That’s right, we said it. Stop trying to baby your car thinking your are helping it. You may actually be causing more problems. Doctor’s recommend exercise to get blood circulating at full capacity and keep our muscles healthy and organs running at top function. Cars need some exercise to stay healthy as well, or they may deteriorate and experience more problems. We don’t mean beat the car to death, but read on and we will explain.
A friend of mine has a saying, “A redline a day keeps the mechanic away.” While that may be a justification of having fun with a car, there is an element of truth to it. Engines need to run in their full RPM range regularly to keep functioning at their best.
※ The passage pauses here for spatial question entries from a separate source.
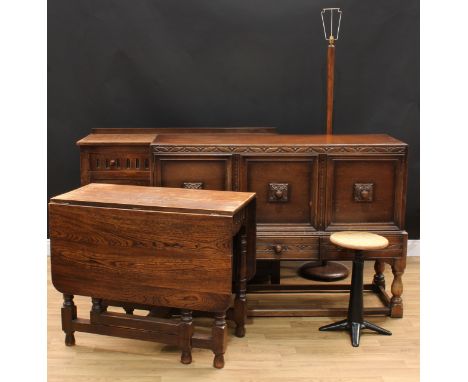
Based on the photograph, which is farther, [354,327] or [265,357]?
[354,327]

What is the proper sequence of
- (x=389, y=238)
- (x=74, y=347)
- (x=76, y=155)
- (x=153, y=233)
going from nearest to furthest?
(x=153, y=233) < (x=74, y=347) < (x=389, y=238) < (x=76, y=155)

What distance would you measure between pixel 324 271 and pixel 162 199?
71.5 inches

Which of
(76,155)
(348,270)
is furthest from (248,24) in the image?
(348,270)

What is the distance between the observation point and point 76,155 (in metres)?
5.22

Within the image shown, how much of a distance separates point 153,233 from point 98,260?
35 centimetres

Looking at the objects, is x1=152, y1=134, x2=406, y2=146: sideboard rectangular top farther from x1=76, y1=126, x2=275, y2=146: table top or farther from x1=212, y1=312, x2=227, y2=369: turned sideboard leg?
x1=212, y1=312, x2=227, y2=369: turned sideboard leg

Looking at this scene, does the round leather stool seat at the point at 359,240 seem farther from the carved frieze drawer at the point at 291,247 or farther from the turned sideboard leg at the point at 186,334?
the turned sideboard leg at the point at 186,334

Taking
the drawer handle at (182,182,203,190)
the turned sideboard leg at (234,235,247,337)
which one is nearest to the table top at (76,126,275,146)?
the drawer handle at (182,182,203,190)

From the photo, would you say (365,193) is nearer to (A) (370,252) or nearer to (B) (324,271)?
(A) (370,252)

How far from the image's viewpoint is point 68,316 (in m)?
3.72

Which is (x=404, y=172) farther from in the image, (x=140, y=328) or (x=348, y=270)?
(x=140, y=328)

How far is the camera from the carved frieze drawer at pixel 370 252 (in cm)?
399

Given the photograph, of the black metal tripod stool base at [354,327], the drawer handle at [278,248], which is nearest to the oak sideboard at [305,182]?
the drawer handle at [278,248]

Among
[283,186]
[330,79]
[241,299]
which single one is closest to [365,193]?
[283,186]
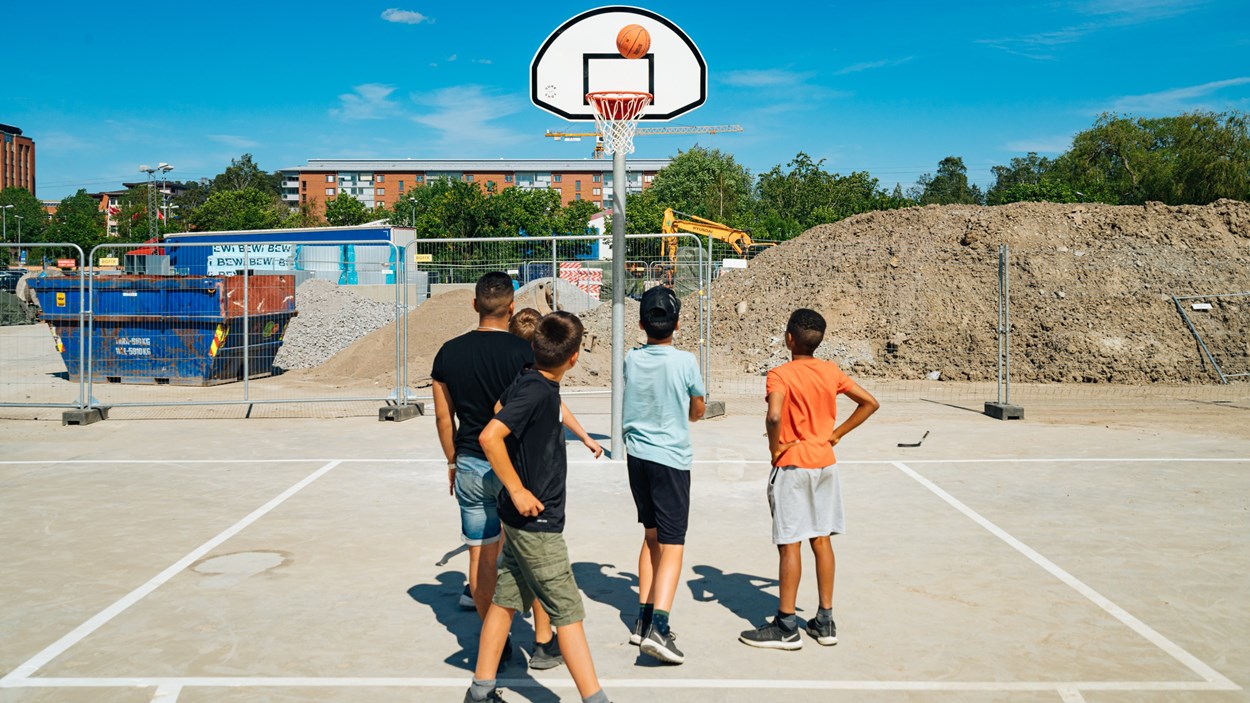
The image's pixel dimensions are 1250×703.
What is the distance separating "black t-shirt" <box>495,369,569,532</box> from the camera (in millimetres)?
4090

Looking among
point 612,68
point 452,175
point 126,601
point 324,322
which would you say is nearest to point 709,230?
point 324,322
The pressure of high-rpm operation helps keep piston rings seated and increases oil pressure, much like running increases blood circulation.
When you drive your car at low throttle inputs and low RPM, such as lugging around town, you allow dirt to build up in the intake, on the valves, and even in the combustion chamber. Brisk acceleration (flooring it) will introduce more air, fuel, and heat to burn away those carbon deposits, push oil through all the passages, and keep everything nice and clean.
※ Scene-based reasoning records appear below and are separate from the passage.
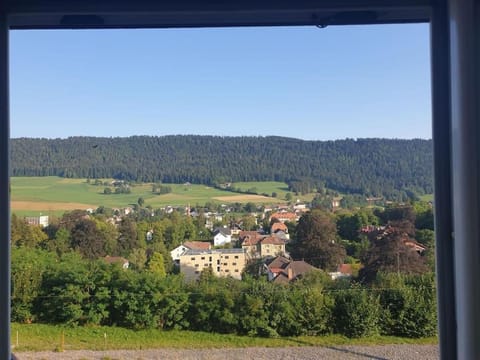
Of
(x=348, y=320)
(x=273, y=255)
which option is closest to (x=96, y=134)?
(x=273, y=255)

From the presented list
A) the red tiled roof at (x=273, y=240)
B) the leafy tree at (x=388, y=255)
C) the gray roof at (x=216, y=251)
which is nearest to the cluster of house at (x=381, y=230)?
the leafy tree at (x=388, y=255)

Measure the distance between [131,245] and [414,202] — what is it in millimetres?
745

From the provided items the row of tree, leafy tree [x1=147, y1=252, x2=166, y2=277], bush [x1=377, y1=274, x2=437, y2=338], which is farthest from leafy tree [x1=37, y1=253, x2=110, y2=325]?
bush [x1=377, y1=274, x2=437, y2=338]

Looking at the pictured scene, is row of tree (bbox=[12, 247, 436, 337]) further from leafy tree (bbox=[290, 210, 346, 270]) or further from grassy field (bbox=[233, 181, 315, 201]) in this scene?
grassy field (bbox=[233, 181, 315, 201])

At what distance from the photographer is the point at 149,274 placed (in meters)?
1.12

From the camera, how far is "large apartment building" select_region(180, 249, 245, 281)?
1.11 meters

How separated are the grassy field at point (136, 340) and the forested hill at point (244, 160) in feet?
1.27

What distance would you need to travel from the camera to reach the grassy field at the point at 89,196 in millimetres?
1108

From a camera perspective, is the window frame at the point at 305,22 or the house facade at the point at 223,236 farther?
the house facade at the point at 223,236

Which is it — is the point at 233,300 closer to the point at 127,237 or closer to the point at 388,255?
the point at 127,237

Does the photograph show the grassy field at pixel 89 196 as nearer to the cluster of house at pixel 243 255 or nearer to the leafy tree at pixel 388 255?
the cluster of house at pixel 243 255

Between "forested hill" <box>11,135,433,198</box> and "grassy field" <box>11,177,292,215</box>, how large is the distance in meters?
0.03

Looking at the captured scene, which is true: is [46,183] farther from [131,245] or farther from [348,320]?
[348,320]

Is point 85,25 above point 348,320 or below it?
above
At low RPM, the engine often operates at lower temperatures so fuel burns incompletely. That leaves behind carbon deposits that can ruin catalytic converters, EGR systems, and cause a poor running engine. Spirited driving helps burn these away before the buildup causes problems that can be rather expensive. It also increases oil pressure which can help bearings last longer and seals stay fresh.
Some cars have infamous problems that are entirely caused by owners driving slowly to “baby” the car. Mazda Rotary engines, in cars like the RX-7 and RX-8 are prone to apex seal failure and flooding when owners drive gingerly. 90s and early 2000s Porsche 911’s had problems with the IMS bearing due to insufficient oil flow at low RPM. Both of these problems were prevented when owners drove the cars at high-RPM and full throttle periodically. Ironically, race cars saw fewer of these problems than road-going cars.
Automatic transmissions often hold up better when drivers accelerate more briskly, because the transmission shifts firmer and quicker with less wear to the clutch packs. 4×4 systems and locking differentials are prone to seizing and failure when not used regularly. Engines never heated up to full operating temperature can see bearing failure and condensation form in the oil causing corrosion. A little more throttle can help all of these.
Now, we aren’t trying to say you should floor your car everywhere, all the time. Hard throttle on a cold engine can accelerate wear, and hard driving does add to increased wear on suspension and drivetrain components, not to mention the fuel economy penalty. We recommend accelerating quickly, but safely on highway on-ramps, or taking a long drive on windy country roads to drive the car at both high and low RPM’s every once in a while. These will make you smile, and make your car happy and healthy.